---- Task inputs

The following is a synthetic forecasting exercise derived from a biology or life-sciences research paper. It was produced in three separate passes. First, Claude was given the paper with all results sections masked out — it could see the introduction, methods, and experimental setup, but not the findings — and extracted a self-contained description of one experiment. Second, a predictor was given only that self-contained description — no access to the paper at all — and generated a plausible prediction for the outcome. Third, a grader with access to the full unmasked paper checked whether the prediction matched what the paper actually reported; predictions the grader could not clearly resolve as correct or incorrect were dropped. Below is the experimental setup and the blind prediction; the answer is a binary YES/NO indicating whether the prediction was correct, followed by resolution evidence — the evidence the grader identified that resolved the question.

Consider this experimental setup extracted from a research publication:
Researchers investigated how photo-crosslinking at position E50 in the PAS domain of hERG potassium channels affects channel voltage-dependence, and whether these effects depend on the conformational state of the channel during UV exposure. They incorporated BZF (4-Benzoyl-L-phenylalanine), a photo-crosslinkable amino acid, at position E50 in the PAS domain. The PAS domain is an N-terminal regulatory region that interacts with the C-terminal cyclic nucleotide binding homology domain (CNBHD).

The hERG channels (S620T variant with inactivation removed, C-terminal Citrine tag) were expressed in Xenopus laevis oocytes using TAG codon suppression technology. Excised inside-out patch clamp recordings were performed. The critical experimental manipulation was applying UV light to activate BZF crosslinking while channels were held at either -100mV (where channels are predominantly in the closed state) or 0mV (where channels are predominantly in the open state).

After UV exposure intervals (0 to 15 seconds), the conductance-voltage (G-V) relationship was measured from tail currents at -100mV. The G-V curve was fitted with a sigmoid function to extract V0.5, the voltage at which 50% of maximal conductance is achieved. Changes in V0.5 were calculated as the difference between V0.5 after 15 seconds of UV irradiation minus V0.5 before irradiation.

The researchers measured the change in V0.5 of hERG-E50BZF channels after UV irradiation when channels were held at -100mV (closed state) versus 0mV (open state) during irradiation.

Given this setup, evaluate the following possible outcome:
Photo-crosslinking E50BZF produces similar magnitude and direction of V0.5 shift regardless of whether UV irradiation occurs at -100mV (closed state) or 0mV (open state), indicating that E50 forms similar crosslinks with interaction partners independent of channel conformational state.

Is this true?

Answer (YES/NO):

--------

Pull out the lines above in which the word "measured" appears.

**Your response:**
After UV exposure intervals (0 to 15 seconds), the conductance-voltage (G-V) relationship was measured from tail currents at -100mV. The G-V curve was fitted with a sigmoid function to extract V0.5, the voltage at which 50% of maximal conductance is achieved. Changes in V0.5 were calculated as the difference between V0.5 after 15 seconds of UV irradiation minus V0.5 before irradiation.
The researchers measured the change in V0.5 of hERG-E50BZF channels after UV irradiation when channels were held at -100mV (closed state) versus 0mV (open state) during irradiation.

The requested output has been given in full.